Turn the rows below, from the start through the line with "5609 millimetres", into a JSON list of strings, one string per line, with blank lines and pictures left out.

##############################

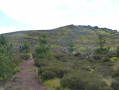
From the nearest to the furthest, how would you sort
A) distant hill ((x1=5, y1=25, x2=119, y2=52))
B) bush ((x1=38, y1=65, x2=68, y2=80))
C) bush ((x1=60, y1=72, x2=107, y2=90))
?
bush ((x1=60, y1=72, x2=107, y2=90)), bush ((x1=38, y1=65, x2=68, y2=80)), distant hill ((x1=5, y1=25, x2=119, y2=52))

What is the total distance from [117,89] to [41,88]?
5609 millimetres

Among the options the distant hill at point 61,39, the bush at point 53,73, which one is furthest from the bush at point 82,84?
the distant hill at point 61,39

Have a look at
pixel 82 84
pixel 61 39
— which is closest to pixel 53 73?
pixel 82 84

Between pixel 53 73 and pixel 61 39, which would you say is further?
pixel 61 39

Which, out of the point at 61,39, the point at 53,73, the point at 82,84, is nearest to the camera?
the point at 82,84

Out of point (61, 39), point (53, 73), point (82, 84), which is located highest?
point (61, 39)

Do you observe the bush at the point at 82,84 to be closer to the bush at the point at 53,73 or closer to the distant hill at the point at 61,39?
the bush at the point at 53,73

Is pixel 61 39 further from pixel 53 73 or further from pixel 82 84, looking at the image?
pixel 82 84

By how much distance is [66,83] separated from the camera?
9000 millimetres

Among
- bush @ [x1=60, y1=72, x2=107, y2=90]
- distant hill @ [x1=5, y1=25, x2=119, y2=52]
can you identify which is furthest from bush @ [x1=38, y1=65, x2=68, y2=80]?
distant hill @ [x1=5, y1=25, x2=119, y2=52]

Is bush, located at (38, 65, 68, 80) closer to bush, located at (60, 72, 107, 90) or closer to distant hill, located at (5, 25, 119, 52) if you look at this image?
bush, located at (60, 72, 107, 90)

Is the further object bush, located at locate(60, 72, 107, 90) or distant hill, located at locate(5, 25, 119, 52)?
distant hill, located at locate(5, 25, 119, 52)

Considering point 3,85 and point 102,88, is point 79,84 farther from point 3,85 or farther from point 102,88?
point 3,85

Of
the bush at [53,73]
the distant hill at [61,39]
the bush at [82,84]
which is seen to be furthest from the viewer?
the distant hill at [61,39]
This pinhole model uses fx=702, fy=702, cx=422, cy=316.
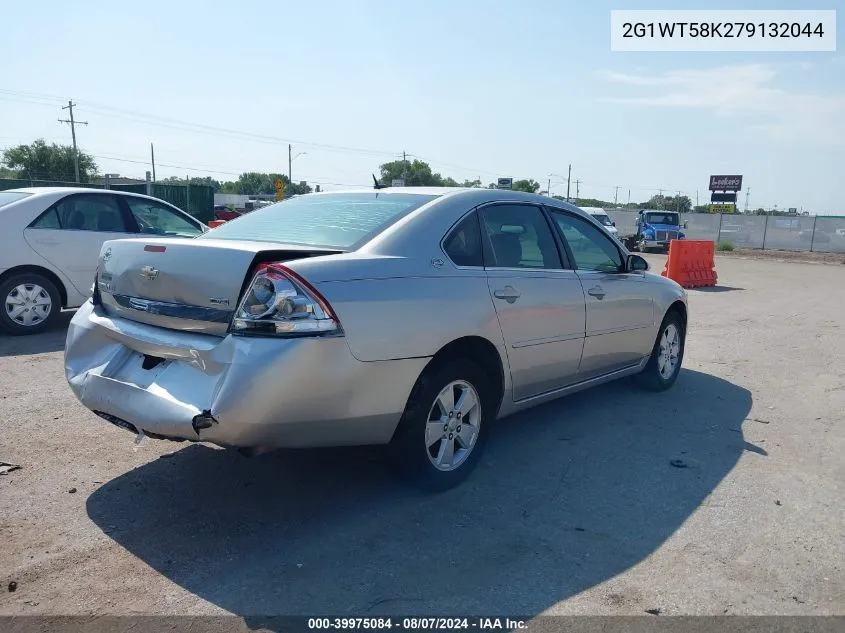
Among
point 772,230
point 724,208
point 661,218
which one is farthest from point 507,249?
point 724,208

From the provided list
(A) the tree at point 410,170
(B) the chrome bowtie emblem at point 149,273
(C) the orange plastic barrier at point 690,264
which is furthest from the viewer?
(A) the tree at point 410,170

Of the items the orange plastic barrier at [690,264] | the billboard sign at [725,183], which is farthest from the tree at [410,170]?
the orange plastic barrier at [690,264]

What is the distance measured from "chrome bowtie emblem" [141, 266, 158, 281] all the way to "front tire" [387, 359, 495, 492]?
1.46 meters

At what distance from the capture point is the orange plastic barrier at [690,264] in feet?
52.6

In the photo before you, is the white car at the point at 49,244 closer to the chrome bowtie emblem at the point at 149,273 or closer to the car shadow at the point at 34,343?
the car shadow at the point at 34,343

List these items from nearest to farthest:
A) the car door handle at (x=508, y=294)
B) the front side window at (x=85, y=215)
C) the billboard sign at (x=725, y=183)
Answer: the car door handle at (x=508, y=294) < the front side window at (x=85, y=215) < the billboard sign at (x=725, y=183)

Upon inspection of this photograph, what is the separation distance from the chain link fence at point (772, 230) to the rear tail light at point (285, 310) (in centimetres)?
3534

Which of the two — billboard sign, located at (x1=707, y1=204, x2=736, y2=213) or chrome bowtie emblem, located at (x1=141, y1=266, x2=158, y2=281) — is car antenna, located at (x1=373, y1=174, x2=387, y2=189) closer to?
chrome bowtie emblem, located at (x1=141, y1=266, x2=158, y2=281)

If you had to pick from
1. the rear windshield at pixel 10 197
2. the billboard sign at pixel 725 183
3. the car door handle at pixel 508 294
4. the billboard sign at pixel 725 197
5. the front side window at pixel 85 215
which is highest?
the billboard sign at pixel 725 183

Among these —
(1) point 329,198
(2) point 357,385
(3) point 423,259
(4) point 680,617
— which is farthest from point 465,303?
(4) point 680,617

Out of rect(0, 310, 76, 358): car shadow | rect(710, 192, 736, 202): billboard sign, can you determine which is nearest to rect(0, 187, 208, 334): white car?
rect(0, 310, 76, 358): car shadow

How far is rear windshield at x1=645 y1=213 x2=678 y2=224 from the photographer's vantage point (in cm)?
3334

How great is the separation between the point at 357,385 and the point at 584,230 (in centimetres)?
280

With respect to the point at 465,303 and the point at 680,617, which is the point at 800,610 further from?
the point at 465,303
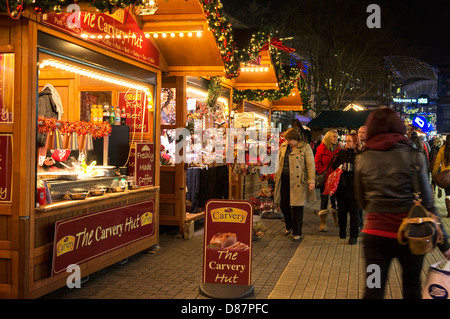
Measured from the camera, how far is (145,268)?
6.77 m

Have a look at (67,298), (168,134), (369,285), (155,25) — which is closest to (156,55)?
(155,25)

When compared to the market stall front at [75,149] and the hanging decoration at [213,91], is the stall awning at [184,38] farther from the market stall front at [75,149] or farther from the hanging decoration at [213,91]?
the hanging decoration at [213,91]

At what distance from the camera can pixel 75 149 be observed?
22.9 ft

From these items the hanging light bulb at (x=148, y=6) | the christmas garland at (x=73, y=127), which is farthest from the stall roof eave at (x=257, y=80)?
the hanging light bulb at (x=148, y=6)

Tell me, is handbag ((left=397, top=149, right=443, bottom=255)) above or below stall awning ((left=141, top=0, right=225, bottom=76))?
below

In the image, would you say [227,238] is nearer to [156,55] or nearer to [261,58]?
[156,55]

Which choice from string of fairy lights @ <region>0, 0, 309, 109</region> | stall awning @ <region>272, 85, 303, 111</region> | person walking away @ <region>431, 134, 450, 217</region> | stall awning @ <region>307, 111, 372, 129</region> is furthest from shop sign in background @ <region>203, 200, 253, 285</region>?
stall awning @ <region>307, 111, 372, 129</region>

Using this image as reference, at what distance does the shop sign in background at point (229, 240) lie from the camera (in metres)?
5.38

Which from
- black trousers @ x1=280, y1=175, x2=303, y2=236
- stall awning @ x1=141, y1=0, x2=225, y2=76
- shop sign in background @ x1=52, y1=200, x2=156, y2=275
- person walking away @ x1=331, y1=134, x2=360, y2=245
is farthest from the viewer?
black trousers @ x1=280, y1=175, x2=303, y2=236

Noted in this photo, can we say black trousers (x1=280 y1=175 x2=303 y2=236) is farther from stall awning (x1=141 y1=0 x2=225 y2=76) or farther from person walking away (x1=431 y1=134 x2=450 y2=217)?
person walking away (x1=431 y1=134 x2=450 y2=217)

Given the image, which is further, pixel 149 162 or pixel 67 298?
pixel 149 162

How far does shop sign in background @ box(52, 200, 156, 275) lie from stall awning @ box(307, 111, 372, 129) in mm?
12906

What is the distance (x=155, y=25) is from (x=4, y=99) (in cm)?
300

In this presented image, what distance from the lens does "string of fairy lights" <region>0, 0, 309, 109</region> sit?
4.60 metres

##############################

_Response for this exercise_
[
  "From the nearest to the furthest, how would you sort",
  "A) distant hill ((x1=5, y1=25, x2=119, y2=52))",
  "B) bush ((x1=38, y1=65, x2=68, y2=80))",
  "C) bush ((x1=60, y1=72, x2=107, y2=90))",
  "?",
  "bush ((x1=60, y1=72, x2=107, y2=90)), bush ((x1=38, y1=65, x2=68, y2=80)), distant hill ((x1=5, y1=25, x2=119, y2=52))",
  "What is the total distance from [117,89] to [41,88]?",
  "5609 millimetres"
]